▸ WHAT TO PRODUCE:
Transcription should be exact. Include all entries.

Start of DATA SUPPLIED

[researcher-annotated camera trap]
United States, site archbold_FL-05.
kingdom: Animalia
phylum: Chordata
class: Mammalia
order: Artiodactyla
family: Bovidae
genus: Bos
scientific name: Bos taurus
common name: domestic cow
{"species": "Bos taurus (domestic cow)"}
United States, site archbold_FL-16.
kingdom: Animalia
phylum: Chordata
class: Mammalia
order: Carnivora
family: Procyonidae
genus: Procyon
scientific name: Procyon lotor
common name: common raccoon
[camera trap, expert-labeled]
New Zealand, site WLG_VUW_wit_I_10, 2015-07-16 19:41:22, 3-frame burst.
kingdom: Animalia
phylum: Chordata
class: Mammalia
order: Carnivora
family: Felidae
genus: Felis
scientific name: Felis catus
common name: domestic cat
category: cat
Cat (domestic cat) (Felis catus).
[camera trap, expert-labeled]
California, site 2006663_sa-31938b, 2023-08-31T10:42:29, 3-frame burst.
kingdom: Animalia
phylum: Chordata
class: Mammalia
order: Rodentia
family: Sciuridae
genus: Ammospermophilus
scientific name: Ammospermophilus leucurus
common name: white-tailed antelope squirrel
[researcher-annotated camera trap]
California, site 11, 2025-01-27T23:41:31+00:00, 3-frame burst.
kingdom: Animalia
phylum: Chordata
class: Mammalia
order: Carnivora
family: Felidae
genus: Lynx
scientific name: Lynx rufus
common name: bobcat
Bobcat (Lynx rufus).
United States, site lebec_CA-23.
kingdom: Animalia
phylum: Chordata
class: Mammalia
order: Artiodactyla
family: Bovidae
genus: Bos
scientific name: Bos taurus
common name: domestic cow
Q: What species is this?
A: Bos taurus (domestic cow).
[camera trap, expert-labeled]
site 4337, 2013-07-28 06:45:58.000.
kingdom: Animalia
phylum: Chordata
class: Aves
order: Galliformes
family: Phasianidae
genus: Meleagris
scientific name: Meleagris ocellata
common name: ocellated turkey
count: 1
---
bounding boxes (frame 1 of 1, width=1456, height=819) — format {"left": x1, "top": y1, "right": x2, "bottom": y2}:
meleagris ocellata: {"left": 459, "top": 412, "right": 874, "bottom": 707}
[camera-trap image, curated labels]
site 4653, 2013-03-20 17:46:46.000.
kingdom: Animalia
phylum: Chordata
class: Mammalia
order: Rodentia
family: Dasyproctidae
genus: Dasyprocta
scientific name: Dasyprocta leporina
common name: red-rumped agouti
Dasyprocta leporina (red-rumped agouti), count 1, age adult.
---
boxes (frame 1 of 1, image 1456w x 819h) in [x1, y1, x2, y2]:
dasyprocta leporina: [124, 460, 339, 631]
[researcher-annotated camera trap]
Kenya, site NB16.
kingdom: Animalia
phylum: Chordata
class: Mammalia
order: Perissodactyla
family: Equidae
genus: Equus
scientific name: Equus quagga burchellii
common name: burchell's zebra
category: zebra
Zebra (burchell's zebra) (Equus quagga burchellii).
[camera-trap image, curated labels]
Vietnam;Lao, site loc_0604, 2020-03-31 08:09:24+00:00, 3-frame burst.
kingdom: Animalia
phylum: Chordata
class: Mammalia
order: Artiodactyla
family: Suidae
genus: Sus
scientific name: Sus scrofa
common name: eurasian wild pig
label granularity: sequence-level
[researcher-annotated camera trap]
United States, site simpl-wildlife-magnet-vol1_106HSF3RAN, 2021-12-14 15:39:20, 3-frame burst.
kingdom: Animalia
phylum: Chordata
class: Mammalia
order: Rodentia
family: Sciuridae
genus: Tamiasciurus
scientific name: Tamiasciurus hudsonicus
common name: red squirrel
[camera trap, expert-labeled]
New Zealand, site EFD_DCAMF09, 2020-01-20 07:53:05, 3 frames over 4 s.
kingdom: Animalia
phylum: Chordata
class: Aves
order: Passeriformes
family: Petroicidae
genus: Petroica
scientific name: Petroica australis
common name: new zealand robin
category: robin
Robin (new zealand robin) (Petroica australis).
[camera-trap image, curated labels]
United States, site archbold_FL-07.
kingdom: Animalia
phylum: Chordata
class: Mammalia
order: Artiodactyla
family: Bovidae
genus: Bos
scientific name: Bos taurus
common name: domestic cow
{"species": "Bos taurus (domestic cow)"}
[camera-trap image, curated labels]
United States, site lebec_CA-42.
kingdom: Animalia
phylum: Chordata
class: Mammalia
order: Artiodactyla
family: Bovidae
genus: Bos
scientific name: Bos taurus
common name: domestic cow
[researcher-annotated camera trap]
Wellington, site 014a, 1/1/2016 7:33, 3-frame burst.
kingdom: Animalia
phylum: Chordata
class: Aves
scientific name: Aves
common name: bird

End of DATA SUPPLIED

▸ RESULT OF THE EXERCISE:
[researcher-annotated camera trap]
United States, site archbold_FL-05.
kingdom: Animalia
phylum: Chordata
class: Mammalia
order: Artiodactyla
family: Bovidae
genus: Bos
scientific name: Bos taurus
common name: domestic cow
{"species": "Bos taurus (domestic cow)"}
United States, site archbold_FL-16.
kingdom: Animalia
phylum: Chordata
class: Mammalia
order: Carnivora
family: Procyonidae
genus: Procyon
scientific name: Procyon lotor
common name: common raccoon
[camera trap, expert-labeled]
New Zealand, site WLG_VUW_wit_I_10, 2015-07-16 19:41:22, 3-frame burst.
kingdom: Animalia
phylum: Chordata
class: Mammalia
order: Carnivora
family: Felidae
genus: Felis
scientific name: Felis catus
common name: domestic cat
category: cat
Cat (domestic cat) (Felis catus).
[camera trap, expert-labeled]
California, site 2006663_sa-31938b, 2023-08-31T10:42:29, 3-frame burst.
kingdom: Animalia
phylum: Chordata
class: Mammalia
order: Rodentia
family: Sciuridae
genus: Ammospermophilus
scientific name: Ammospermophilus leucurus
common name: white-tailed antelope squirrel
[researcher-annotated camera trap]
California, site 11, 2025-01-27T23:41:31+00:00, 3-frame burst.
kingdom: Animalia
phylum: Chordata
class: Mammalia
order: Carnivora
family: Felidae
genus: Lynx
scientific name: Lynx rufus
common name: bobcat
Bobcat (Lynx rufus).
United States, site lebec_CA-23.
kingdom: Animalia
phylum: Chordata
class: Mammalia
order: Artiodactyla
family: Bovidae
genus: Bos
scientific name: Bos taurus
common name: domestic cow
Q: What species is this?
A: Bos taurus (domestic cow).
[camera trap, expert-labeled]
site 4337, 2013-07-28 06:45:58.000.
kingdom: Animalia
phylum: Chordata
class: Aves
order: Galliformes
family: Phasianidae
genus: Meleagris
scientific name: Meleagris ocellata
common name: ocellated turkey
count: 1
---
bounding boxes (frame 1 of 1, width=1456, height=819) — format {"left": x1, "top": y1, "right": x2, "bottom": y2}:
meleagris ocellata: {"left": 459, "top": 412, "right": 874, "bottom": 707}
[camera-trap image, curated labels]
site 4653, 2013-03-20 17:46:46.000.
kingdom: Animalia
phylum: Chordata
class: Mammalia
order: Rodentia
family: Dasyproctidae
genus: Dasyprocta
scientific name: Dasyprocta leporina
common name: red-rumped agouti
Dasyprocta leporina (red-rumped agouti), count 1, age adult.
---
boxes (frame 1 of 1, image 1456w x 819h) in [x1, y1, x2, y2]:
dasyprocta leporina: [124, 460, 339, 631]
[researcher-annotated camera trap]
Kenya, site NB16.
kingdom: Animalia
phylum: Chordata
class: Mammalia
order: Perissodactyla
family: Equidae
genus: Equus
scientific name: Equus quagga burchellii
common name: burchell's zebra
category: zebra
Zebra (burchell's zebra) (Equus quagga burchellii).
[camera-trap image, curated labels]
Vietnam;Lao, site loc_0604, 2020-03-31 08:09:24+00:00, 3-frame burst.
kingdom: Animalia
phylum: Chordata
class: Mammalia
order: Artiodactyla
family: Suidae
genus: Sus
scientific name: Sus scrofa
common name: eurasian wild pig
label granularity: sequence-level
[researcher-annotated camera trap]
United States, site simpl-wildlife-magnet-vol1_106HSF3RAN, 2021-12-14 15:39:20, 3-frame burst.
kingdom: Animalia
phylum: Chordata
class: Mammalia
order: Rodentia
family: Sciuridae
genus: Tamiasciurus
scientific name: Tamiasciurus hudsonicus
common name: red squirrel
[camera trap, expert-labeled]
New Zealand, site EFD_DCAMF09, 2020-01-20 07:53:05, 3 frames over 4 s.
kingdom: Animalia
phylum: Chordata
class: Aves
order: Passeriformes
family: Petroicidae
genus: Petroica
scientific name: Petroica australis
common name: new zealand robin
category: robin
Robin (new zealand robin) (Petroica australis).
[camera-trap image, curated labels]
United States, site archbold_FL-07.
kingdom: Animalia
phylum: Chordata
class: Mammalia
order: Artiodactyla
family: Bovidae
genus: Bos
scientific name: Bos taurus
common name: domestic cow
{"species": "Bos taurus (domestic cow)"}
[camera-trap image, curated labels]
United States, site lebec_CA-42.
kingdom: Animalia
phylum: Chordata
class: Mammalia
order: Artiodactyla
family: Bovidae
genus: Bos
scientific name: Bos taurus
common name: domestic cow
[researcher-annotated camera trap]
Wellington, site 014a, 1/1/2016 7:33, 3-frame burst.
kingdom: Animalia
phylum: Chordata
class: Aves
scientific name: Aves
common name: bird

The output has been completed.